BRIEF 1 => Using the album page below, explain why it shows an alternative cover.

DOCUMENT SEGMENT =>
Studio album by The Bats
- Released: 2005
- Recorded: National Grid, Christchurch, New Zealand
- Genre: Dunedin sound, indie pop, alternative rock
- Length: 42:44
- Label: Pocket Music Little Teddy Recordings
- Producer: The Bats

The Bats chronology
| Couchmaster (1995) | At the National Grid (2005) | The Guilty Office (2008) |

Alternative cover
- Alternate cover used on German release

= At the National Grid =

At the National Grid is the sixth album by New Zealand band The Bats, released in 2005. It was the band's first album for ten years and the first to be released on a New Zealand label other than Flying Nun Records.

INFORMATION GIVEN =>
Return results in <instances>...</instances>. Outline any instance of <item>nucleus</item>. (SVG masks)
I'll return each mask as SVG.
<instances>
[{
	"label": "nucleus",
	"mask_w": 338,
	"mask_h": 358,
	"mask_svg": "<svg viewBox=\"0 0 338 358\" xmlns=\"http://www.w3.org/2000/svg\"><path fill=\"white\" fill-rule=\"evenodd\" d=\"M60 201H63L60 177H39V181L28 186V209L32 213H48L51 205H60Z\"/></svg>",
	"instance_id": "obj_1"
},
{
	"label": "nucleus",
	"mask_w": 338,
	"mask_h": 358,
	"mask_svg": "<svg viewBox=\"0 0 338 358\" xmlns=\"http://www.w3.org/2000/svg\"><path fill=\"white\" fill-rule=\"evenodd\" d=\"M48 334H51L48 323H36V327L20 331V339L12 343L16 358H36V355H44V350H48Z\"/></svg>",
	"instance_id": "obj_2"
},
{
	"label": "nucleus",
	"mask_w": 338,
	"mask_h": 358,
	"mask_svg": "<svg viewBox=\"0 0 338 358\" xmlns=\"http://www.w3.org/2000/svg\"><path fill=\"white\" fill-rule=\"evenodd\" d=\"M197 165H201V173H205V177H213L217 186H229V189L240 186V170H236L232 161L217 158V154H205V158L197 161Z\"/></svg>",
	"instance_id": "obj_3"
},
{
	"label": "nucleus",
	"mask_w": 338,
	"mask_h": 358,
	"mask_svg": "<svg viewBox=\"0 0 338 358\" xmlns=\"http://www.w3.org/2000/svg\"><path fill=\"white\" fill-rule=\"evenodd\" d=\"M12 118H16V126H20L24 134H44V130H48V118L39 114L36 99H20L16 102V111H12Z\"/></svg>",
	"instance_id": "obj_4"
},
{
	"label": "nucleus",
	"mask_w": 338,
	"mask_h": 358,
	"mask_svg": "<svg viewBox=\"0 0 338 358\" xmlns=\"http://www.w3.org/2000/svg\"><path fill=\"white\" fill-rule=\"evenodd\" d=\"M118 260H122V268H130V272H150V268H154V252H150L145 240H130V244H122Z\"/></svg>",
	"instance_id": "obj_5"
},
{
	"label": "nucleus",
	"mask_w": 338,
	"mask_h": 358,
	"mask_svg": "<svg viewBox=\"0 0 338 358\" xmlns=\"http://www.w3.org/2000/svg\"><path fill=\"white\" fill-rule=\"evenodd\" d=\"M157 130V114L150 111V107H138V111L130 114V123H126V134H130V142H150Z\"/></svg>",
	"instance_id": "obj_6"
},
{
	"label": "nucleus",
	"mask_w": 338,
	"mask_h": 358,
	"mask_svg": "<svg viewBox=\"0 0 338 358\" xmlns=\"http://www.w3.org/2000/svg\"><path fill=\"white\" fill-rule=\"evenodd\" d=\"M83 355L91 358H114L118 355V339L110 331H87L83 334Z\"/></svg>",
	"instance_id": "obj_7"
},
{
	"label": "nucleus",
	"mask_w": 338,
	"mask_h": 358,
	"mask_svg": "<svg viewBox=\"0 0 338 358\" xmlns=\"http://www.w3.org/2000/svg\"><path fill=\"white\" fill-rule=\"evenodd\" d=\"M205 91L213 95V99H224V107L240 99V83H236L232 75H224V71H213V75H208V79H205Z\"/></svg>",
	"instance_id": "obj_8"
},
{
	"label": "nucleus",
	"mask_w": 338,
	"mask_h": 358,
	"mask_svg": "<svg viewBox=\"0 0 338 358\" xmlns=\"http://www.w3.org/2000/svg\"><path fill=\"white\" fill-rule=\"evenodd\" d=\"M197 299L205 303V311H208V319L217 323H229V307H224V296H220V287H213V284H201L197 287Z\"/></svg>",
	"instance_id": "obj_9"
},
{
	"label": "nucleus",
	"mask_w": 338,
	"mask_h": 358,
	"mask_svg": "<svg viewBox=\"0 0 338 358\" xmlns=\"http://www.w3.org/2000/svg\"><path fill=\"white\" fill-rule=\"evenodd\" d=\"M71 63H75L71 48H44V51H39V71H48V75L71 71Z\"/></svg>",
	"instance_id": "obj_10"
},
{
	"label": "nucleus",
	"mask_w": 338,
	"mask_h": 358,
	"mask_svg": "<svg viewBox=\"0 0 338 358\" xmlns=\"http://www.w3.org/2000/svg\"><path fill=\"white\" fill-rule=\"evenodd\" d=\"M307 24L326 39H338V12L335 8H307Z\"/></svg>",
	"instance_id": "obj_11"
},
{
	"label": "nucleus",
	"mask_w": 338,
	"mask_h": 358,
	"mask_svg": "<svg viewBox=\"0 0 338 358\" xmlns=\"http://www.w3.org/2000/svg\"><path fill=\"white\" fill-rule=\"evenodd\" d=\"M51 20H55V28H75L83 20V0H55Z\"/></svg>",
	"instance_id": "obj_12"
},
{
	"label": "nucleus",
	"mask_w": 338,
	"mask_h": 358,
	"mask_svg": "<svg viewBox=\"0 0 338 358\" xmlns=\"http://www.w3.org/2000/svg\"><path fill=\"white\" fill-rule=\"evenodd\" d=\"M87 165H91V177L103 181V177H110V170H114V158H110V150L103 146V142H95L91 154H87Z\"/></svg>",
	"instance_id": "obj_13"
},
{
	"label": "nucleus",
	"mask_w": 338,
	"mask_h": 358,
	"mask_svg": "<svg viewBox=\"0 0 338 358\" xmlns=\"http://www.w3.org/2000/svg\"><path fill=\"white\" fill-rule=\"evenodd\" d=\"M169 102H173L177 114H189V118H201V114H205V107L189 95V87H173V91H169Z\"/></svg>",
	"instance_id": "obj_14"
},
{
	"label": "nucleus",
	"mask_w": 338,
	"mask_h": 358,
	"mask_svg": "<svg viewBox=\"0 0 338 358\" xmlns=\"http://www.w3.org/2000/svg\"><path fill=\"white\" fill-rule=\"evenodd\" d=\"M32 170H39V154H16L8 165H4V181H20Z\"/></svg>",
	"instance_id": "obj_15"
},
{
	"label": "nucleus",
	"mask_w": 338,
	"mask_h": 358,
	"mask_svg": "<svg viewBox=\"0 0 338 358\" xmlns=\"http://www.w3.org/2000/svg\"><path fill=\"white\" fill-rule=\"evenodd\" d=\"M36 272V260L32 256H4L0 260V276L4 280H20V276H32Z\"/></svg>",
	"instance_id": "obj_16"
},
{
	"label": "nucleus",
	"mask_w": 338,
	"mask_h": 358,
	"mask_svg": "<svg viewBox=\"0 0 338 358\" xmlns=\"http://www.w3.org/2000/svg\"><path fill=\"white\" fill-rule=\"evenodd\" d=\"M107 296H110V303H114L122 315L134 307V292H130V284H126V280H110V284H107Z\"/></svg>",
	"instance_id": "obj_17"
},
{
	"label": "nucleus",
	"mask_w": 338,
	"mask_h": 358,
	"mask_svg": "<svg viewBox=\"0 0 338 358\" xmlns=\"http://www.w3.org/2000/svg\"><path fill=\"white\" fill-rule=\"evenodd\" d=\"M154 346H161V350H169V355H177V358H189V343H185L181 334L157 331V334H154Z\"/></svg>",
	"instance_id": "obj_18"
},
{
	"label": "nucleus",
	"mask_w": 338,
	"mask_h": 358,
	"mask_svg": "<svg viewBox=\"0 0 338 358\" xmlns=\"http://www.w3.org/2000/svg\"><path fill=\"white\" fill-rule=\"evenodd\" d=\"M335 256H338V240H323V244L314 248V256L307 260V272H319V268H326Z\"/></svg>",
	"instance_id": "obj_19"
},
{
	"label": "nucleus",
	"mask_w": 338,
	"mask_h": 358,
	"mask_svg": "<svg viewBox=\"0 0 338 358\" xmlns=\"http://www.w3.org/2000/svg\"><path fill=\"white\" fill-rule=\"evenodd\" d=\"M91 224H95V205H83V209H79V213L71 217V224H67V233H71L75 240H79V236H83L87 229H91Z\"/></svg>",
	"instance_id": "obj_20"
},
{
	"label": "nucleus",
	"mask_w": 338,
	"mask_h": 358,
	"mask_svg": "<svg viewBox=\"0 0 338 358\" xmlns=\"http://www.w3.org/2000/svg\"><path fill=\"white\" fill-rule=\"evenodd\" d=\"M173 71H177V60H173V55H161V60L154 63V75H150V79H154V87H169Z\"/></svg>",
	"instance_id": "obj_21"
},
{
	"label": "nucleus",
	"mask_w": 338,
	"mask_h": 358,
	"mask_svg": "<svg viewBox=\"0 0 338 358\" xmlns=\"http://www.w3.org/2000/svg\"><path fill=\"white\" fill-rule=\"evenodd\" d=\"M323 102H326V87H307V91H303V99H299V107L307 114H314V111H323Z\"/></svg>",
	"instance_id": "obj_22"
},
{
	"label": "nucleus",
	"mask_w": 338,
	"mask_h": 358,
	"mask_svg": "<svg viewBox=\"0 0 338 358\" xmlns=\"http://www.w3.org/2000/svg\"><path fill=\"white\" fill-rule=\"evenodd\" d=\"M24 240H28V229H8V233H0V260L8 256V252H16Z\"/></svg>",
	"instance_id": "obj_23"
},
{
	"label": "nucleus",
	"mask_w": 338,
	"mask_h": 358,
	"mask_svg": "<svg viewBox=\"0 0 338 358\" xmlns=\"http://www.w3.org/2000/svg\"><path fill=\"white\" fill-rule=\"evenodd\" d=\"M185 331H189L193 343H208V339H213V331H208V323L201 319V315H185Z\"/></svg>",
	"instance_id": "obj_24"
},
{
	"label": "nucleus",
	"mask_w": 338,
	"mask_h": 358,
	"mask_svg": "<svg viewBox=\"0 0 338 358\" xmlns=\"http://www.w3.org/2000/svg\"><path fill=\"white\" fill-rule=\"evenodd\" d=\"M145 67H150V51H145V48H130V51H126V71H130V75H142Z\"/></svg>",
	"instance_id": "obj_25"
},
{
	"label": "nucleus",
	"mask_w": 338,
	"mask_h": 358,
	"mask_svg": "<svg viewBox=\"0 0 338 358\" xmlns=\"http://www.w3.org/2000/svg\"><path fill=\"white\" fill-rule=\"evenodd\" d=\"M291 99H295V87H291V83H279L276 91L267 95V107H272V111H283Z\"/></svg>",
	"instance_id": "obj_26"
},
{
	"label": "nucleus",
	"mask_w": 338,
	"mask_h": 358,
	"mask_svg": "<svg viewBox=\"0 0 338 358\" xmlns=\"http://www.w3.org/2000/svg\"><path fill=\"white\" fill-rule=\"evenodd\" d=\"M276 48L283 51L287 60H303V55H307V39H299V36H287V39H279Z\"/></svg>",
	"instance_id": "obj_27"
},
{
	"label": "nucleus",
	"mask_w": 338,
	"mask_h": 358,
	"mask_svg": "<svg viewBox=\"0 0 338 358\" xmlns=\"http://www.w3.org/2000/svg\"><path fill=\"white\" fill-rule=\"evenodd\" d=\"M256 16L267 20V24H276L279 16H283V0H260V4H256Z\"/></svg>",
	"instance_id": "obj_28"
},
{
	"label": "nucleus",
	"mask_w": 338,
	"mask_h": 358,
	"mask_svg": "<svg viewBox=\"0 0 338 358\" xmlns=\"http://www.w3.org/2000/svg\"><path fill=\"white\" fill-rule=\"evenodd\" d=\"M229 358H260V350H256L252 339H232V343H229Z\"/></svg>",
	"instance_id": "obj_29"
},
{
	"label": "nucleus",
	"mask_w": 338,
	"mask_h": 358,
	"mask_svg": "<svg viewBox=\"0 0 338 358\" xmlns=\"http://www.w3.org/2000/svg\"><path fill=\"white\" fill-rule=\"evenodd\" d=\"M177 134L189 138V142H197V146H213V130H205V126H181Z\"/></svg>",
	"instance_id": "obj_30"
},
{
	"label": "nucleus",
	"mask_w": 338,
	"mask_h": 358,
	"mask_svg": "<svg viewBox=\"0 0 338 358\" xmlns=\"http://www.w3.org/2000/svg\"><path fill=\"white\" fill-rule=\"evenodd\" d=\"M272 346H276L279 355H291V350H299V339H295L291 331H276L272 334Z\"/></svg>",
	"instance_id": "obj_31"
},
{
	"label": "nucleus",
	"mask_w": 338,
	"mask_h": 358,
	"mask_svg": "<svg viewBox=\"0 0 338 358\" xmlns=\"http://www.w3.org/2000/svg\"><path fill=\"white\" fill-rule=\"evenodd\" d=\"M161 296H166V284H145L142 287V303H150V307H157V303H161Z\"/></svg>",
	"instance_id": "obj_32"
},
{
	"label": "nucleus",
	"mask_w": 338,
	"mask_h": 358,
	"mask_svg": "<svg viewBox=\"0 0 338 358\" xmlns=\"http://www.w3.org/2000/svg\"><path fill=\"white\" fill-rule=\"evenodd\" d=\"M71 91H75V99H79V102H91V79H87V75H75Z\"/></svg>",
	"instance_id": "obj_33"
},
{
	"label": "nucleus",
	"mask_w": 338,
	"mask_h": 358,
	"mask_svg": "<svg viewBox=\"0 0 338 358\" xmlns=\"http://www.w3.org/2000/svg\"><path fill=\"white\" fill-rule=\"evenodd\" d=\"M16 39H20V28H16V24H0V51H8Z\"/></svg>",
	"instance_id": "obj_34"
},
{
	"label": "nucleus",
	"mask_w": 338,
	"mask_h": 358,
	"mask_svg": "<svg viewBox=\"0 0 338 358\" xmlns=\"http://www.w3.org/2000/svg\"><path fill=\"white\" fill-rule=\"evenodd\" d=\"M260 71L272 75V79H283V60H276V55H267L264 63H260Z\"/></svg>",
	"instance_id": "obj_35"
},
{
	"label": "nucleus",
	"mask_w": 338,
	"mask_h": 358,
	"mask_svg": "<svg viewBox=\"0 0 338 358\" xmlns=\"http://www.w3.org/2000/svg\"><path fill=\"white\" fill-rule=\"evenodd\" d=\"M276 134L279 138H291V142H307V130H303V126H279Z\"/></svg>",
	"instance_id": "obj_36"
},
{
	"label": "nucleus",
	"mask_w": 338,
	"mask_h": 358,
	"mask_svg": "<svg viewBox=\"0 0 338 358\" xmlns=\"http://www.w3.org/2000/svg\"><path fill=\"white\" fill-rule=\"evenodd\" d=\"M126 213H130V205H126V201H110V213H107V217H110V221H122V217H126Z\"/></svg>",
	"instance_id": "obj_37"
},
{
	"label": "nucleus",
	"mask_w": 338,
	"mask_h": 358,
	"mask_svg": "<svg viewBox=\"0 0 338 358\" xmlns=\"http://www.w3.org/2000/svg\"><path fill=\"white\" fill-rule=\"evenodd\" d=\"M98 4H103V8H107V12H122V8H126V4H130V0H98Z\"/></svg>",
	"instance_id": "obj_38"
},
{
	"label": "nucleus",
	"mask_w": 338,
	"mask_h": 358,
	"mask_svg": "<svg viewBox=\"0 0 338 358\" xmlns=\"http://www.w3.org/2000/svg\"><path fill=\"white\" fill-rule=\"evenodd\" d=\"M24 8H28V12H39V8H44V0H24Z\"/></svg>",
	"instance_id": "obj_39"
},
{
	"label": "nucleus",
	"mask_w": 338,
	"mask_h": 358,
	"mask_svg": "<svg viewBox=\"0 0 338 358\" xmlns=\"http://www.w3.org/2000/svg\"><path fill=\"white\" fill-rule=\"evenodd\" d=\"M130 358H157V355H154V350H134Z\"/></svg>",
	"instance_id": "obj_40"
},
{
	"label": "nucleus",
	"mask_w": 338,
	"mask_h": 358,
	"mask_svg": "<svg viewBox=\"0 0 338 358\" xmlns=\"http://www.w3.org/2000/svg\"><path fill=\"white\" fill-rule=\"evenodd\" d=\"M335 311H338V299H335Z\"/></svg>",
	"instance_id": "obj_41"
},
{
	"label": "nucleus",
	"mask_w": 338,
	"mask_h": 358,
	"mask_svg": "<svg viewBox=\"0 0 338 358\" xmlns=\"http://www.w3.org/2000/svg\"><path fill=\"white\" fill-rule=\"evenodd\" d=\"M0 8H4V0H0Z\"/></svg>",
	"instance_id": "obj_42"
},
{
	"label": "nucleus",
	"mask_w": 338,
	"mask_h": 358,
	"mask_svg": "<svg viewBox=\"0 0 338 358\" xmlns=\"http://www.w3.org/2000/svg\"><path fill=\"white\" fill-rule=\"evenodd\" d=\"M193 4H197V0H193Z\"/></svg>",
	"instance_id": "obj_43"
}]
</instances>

BRIEF 2 => Return every line of the records that contains the word "instances".

WORKED ANSWER 1 => The alternative cover is the one used on the German release of the album.

WORKED ANSWER 2 =>
Return results in <instances>...</instances>. Outline any instance of <item>nucleus</item>. (SVG masks)
<instances>
</instances>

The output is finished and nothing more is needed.